- **YOUR INSTRUCTIONS**: Apart from the images, output the data below exactly.

- **DATASET CONTENT**:
# # # # #

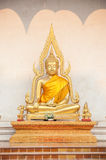 Statua di Buddha fuori di Wat Chedi Luang, Chiang Mai, Tailandia Fotografie Stock Libere da Diritti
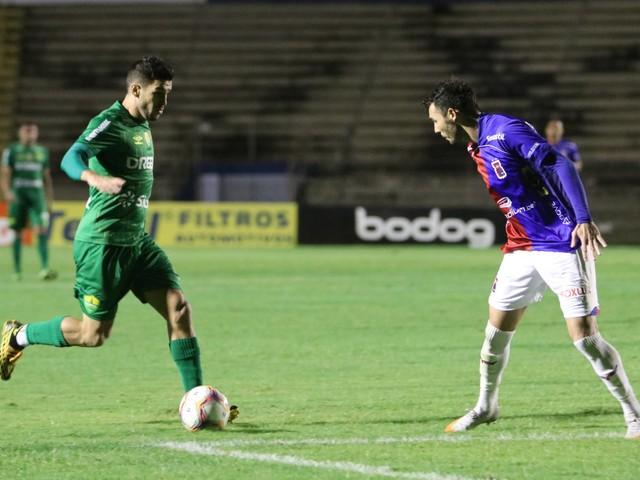 Veja fotos da partida entre Paraná e Cuiabá pela Série B do Campeonato Brasileiro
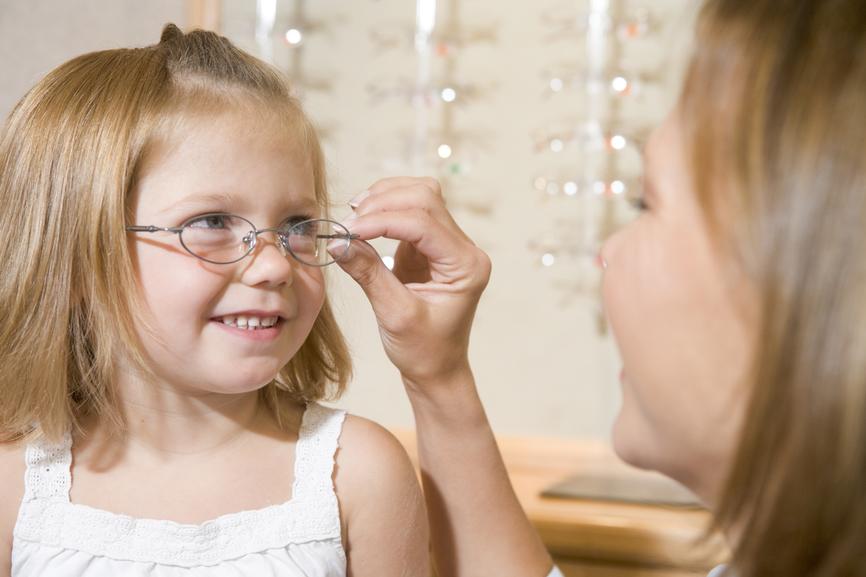 criança deve ter consulta com oftalmologista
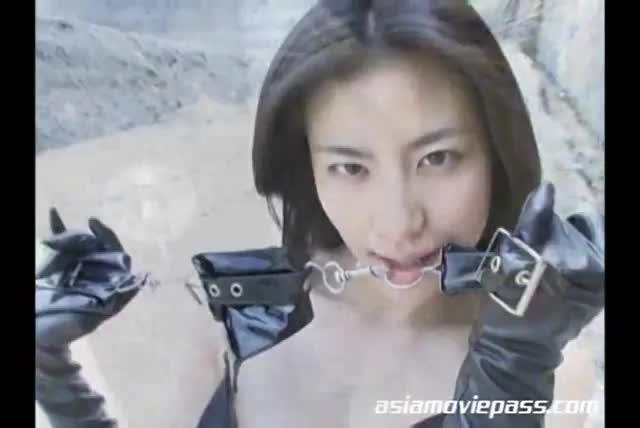 Busty shaved masterbating wives videos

# # # # #

- **WRITTEN SOLUTION**:
 Statua di Buddha fuori di Wat Chedi Luang, Chiang Mai, Tailandia Fotografie Stock Libere da Diritti
 Veja fotos da partida entre Paraná e Cuiabá pela Série B do Campeonato Brasileiro
 criança deve ter consulta com oftalmologista
 Busty shaved masterbating wives videos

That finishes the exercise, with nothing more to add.